"What's this other river?" demanded Tom.

"This is the junction of the Euphrates and Tigris, fifty miles above Bassorah."

"Why, isn't this the Garden of Eden? I think my father told me that the Garden of Eden was at Kumah."

"Well, he was right." Here Mr. Jollytarre hailed an Arab who had just come on board to peddle his wares, consisting of curiosities and relics.

The Arab stood in front of Tom, gravely offering him a small branch of a tree. His English was so bad, however, that Tom was forced to turn to Mr. Jollytarre for an interpretation.

"He says that is a branch from the original tree which bore the forbidden fruit."

"Good gracious, you don't say so!" And Tom forthwith purchased the branch, paying two or three prices for it, of course.

Then the peddler jumped ashore, and they left Kumah behind them.

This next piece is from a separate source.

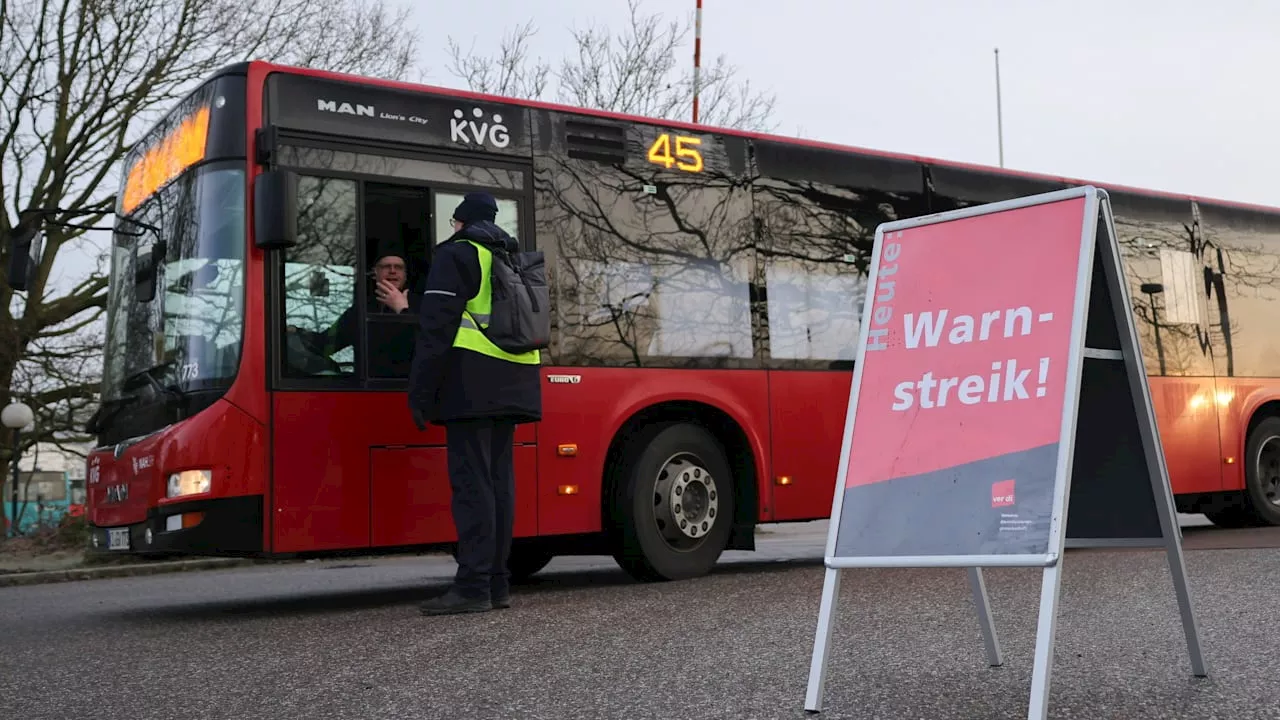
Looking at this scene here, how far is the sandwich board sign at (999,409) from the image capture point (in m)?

Afterward, for hours and hours a monotonous stretch of lowlands was the only landscape. The river-banks were so low that the wash from the steamer went over and watered the grass. Here and there were rice fields cultivated by the Arabs, and where the land was drier green corn waved, but not a tree broke the dead level of the landscape.

"What are those?" cried Tom, pointing to some animals playing among the reeds. "Oh yes, I see now—pigs; wild pigs, I suppose? And those birds are pelicans, are they not—there, in those pools? How snowy white they are!"